→ The problem: Show each row below that contains the word "shaped", copying every such row in full.

→ Input data:
----

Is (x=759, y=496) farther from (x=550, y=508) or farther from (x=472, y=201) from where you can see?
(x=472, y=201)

----

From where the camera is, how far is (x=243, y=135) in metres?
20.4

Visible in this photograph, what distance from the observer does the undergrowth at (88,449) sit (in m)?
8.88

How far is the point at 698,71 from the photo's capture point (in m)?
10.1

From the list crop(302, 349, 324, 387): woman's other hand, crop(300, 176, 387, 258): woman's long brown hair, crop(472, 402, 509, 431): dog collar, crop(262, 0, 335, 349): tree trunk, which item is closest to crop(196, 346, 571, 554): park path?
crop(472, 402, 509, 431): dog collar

----

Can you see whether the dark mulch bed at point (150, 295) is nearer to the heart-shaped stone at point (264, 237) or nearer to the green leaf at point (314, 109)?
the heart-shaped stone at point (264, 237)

----

→ Written answer:
Can you see whether the dark mulch bed at point (150, 295) is nearer to the heart-shaped stone at point (264, 237) or nearer to the green leaf at point (314, 109)?
the heart-shaped stone at point (264, 237)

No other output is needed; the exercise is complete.